What is expected >>
A verbatim copy is needed of the lines below from the one containing "Copia de Verb To Be FINAL" up to and including the one containing "Forbidden Fortress Minecraft Server", excluding pictures.

Extracted information >>
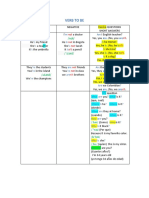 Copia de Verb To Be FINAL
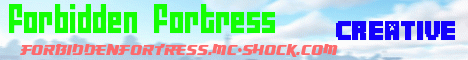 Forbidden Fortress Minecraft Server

--

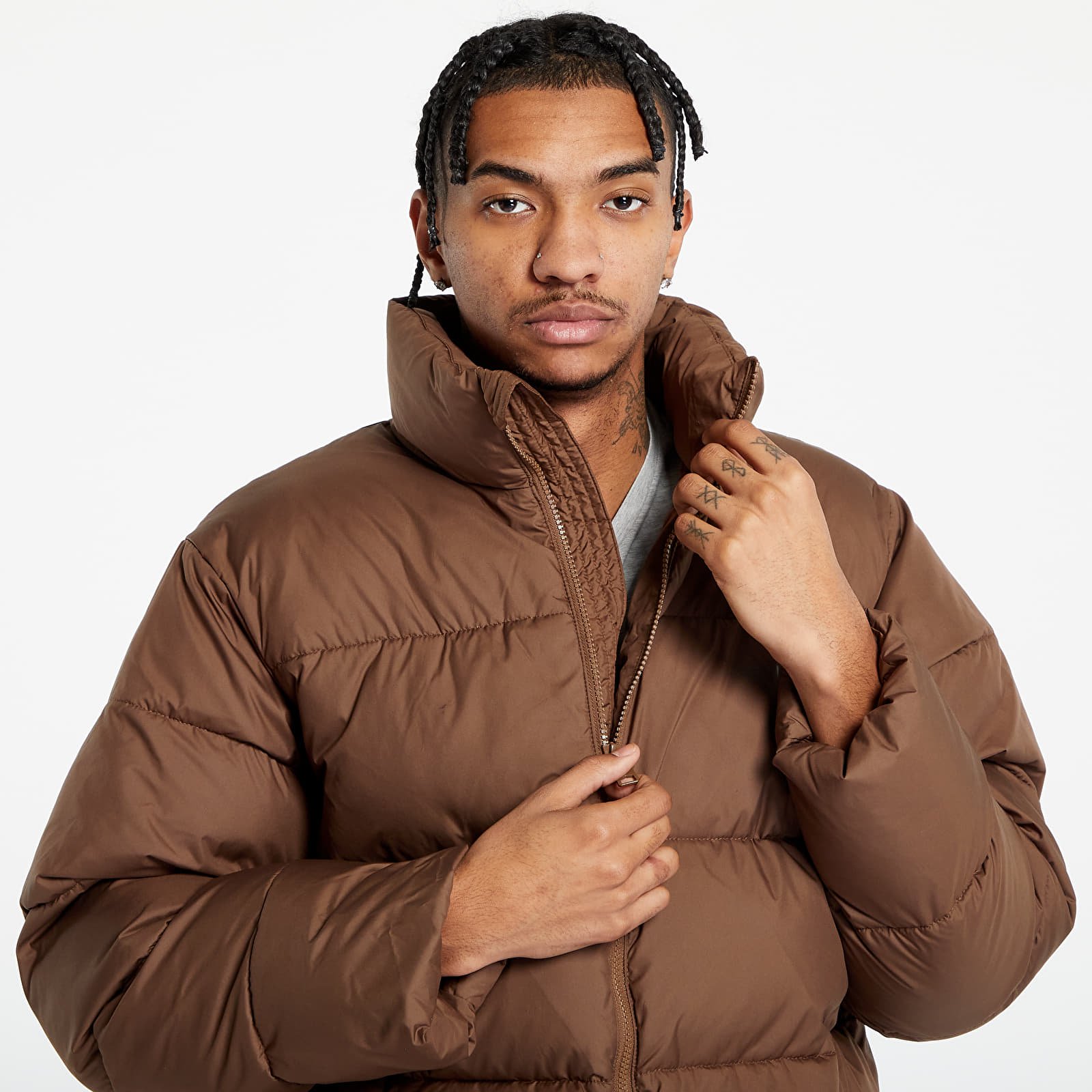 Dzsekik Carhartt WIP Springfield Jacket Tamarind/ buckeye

Completed exercise >>
 Copia de Verb To Be FINAL
 Forbidden Fortress Minecraft Server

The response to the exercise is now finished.